Tarea asignada:
Continúe el texto sobre el legado de Turner a partir de su última oración.

Pasaje extraído:
────

FOLKSTONE DESDE EL MAR

El legado involuntario

Al caer la demanda de vistas topográficas Turner dedicó más tiempo a sus experimentos privados, más relajados y liberados del acopio de información. Si por el artista hubiera sido, su posteridad estaría compuesta por un centenar de óleos y nada de papel. No estaba en los planes de Turner que las acuarelas y los dibujos, ejecutados con velocidad de guepardo y en un sentido siempre preparatorio, o para “su propio deleite” como diría Ruskin, salieran a escena con papel protagónico. Pero en 1856, cinco años después de la muerte del artista, el Tribunal de Lord Chancellor decretó que el contenido completo del taller de Turner pertenecía a Inglaterra. Actualmente, la Tate Britain, en Londres, custodia la mayor parte del Legado; un museo dentro de otro. Reúne todo el contenido del taller y la residencia del artista y un centenar de óleos que conservó para ser expuestos en una futura Galería Turner con la que el pintor anhelaba ser recordado. El Legado incluye  pinturas bocetadas, estudios y trabajos inconclusos, y decenas de miles de obras en papel: acuarelas, dibujos y bocetos. Turner vendió casi toda la obra terminada que exhibió durante su trayectoria guardándose las peculiaridades y los trabajos no realizados por encargo. Así es como esa actividad marginal, aunque placentera y febril, del artista, se transforma en el núcleo vivo y codiciado de su obra. Sólo un grupo reducido de coleccionistas y admiradores supieron apreciar estas acuarelas. Ruskin, que ya había descrito los óleos de Turner como “rarezas intoxicadas”, al ver la inmensa colección de acuarelas dijo que eran la obra de un “extraordinario mago”.

────

Registros de datos:
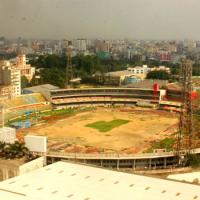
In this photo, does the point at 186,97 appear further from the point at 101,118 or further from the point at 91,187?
the point at 101,118

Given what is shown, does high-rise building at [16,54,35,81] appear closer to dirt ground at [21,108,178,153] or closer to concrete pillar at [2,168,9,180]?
dirt ground at [21,108,178,153]

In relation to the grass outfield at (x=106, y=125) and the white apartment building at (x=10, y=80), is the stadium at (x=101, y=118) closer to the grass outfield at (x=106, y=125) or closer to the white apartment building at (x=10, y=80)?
the grass outfield at (x=106, y=125)

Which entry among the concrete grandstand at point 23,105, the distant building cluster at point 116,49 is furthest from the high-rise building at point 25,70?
the distant building cluster at point 116,49

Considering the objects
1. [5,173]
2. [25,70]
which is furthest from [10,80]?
Answer: [5,173]

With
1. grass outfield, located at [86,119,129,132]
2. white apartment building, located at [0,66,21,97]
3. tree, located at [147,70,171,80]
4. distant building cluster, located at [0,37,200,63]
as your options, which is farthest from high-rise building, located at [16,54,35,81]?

────

Respuesta a la tarea:
Cuenta la leyenda que hacia el final de su vida Turner desaparecía durante algunos días. Sus amigos pensaban que andaba enredado en algún amorío secreto hasta que se reveló la verdad: el artista alquilaba un par de habitaciones en un barrio comercial y ruidoso y allí se encerraba durante días enteros, en completa oscuridad. Sellaba con estopa las rendijas, como se hace en los cascos de los barcos y esperaba hasta que sus ojos se hubieran acostumbrado a la oscuridad. Calculaba el momento más brillante del día y abría las ventanas. El impacto de luz y el trajín callejero tenían un efecto cegador, doloroso incluso. Ese impacto aparece una y otra vez en sus últimas acuarelas, pero no se queda ahí. El resabio del choque, esa evanescencia del agua diluyendo los pigmentos, buscando a tientas su derrotero sobre el papel,  actúa como caja de resonancia y permanece a la manera de un déjà vu, el sabor de volver a perder aquello que jamás se vivió. Ya decía Borges: los únicos paraísos que existen son los paraísos perdidos.

J. M. Turner. Acuarelas, Colección Tate se puede ver hasta el 19 de febrero de 2019, en el Museo Nacional de Bellas Artes, Av. del Libertador 1473. Todas las imágenes son ©Tate London, 2018, a menos que se especifique lo contrario.